Era más de medianoche en las laderas heladas de Monte Kilimanjaro. Un viento gélido me cortó las mejillas mientras apretaba los cordones de mi parka. Una franja de luna colgaba sobre una nube tan lejos debajo de nosotros que parecía como si estuviéramos mirando hacia abajo desde el espacio. Mi papá caminó unos pasos adelante, su aliento visible en el frío. Estábamos en el tramo final hacia la cumbre y sentíamos cada detalle de los más de 19,000 pies que habíamos escalado. A los 16 años, todavía no estaba seguro de mucho, pero sabía que quería estar allí escalando esa montaña con él, a pesar de las ampollas en mis pies y el dolor de cabeza por la altura.
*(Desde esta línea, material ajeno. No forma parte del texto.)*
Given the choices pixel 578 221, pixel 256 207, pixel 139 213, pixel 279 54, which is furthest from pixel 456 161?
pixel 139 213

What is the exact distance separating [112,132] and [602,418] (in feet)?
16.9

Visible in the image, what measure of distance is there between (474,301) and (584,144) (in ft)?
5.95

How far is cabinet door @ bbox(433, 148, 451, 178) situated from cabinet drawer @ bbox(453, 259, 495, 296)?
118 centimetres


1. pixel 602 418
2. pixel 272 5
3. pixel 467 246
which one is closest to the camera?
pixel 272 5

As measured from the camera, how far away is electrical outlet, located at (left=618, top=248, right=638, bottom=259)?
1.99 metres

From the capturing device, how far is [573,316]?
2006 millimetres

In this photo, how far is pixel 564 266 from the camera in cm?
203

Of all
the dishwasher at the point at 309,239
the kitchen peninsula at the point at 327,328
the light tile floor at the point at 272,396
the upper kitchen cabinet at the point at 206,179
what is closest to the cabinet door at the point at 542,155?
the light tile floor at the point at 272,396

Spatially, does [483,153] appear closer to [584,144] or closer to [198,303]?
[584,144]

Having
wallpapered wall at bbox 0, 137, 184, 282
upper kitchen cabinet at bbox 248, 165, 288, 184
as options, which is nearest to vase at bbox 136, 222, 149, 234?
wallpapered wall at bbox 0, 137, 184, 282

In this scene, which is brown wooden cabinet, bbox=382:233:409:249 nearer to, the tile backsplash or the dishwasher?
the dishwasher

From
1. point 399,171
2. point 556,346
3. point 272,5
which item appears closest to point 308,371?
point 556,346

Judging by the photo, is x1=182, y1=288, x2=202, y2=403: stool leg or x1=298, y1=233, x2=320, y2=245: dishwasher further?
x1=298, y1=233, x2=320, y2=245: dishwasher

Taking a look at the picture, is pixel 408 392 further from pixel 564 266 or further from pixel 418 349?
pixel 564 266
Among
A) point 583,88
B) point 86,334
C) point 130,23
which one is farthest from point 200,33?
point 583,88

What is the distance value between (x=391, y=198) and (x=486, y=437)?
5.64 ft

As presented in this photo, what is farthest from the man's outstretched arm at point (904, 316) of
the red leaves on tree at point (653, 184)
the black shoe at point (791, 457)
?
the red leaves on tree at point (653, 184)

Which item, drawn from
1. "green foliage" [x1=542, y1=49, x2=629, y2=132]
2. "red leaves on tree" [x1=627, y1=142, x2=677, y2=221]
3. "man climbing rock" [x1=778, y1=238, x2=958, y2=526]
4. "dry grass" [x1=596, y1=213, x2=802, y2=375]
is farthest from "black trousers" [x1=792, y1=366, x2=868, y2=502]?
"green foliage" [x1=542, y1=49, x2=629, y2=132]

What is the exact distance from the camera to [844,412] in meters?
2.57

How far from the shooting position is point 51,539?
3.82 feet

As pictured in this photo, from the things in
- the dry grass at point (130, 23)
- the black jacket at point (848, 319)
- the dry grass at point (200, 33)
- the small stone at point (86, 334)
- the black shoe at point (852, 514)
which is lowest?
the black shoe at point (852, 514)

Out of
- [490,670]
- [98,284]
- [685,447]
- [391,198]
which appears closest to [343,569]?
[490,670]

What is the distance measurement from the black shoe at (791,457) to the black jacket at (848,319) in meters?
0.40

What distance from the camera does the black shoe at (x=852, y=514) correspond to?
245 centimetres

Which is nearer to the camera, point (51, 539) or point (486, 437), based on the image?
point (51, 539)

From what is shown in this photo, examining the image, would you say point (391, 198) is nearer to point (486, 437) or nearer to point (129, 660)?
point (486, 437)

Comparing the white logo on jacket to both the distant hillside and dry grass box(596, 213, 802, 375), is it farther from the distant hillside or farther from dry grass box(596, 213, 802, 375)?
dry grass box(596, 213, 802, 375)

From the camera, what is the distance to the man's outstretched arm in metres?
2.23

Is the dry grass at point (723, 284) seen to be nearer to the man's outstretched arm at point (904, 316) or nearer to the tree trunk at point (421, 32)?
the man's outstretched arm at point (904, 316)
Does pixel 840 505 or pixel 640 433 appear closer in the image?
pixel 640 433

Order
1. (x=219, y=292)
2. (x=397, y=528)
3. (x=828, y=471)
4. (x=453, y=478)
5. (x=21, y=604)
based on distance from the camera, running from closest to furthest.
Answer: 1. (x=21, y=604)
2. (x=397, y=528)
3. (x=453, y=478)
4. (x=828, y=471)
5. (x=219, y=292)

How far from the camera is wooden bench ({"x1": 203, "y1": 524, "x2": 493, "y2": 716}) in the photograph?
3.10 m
Ascender el Kilimanjaro es como caminar a través de los ecosistemas de todo un continente. Comenzamos en la zona de cultivo, pasando por aldeas donde los cultivos prosperaban en un rico suelo volcánico, luego entramos en una selva tropical húmeda y exuberante, animada por el canto de los pájaros. Más arriba, el paisaje se transformaba en un páramo, con gigantescos arbustos de brezo que se alzaban como esculturas contra un cielo infinito. En el campamento, mi padre y yo nos sentábamos hombro con hombro mientras nuestros firmes porteadores servían tazones humeantes de abundante sopa. Después, sacaba mi Walkman y su única cinta gastada y compartía un auricular con un portero, intercambiando música de casa por sus historias de vida en la montaña. Por la noche, cansados hasta los huesos y metidos en nuestra pequeña tienda de campaña, mi padre y yo nos quedábamos dormidos mientras escuchábamos el viento correr a través de la pendiente.
El viaje nació de una idea simple de mi padre: cuando cada uno de sus hijos cumpliera 16 años, podíamos elegir cualquier lugar del mundo para ir, solo nosotros dos. Era su manera de darnos el mundo, o al menos abrirnos la puerta a él. Había pasado su infancia en una humilde ciudad portuaria junto a un lago en Michigandonde el verano significaba nadar en el lago Hurón y jugar al tenis en canchas públicas con grietas. Las vacaciones familiares eran viajes por carretera para visitar a familiares en Floriday durante mi primera infancia, nuestros viajes eran igualmente modestos. Pero a medida que construyó su negocio y comenzó a soñar en grande para mi hermano y para mí, creó esta nueva tradición.
En ese momento, acababa de terminar de leer. En el aire de Jon Krakauer y, como tantos atletas adolescentes, me enamoró la idea de ponerme a prueba. El Kilimanjaro, la más accesible de las Siete Cumbres, parecía épico pero alcanzable. Entrenábamos cargando pesas en mochilas y caminando kilómetros por nuestro vecindario suburbano de Michigan, siendo nosotros dos un espectáculo absurdo para las minivans que pasaban.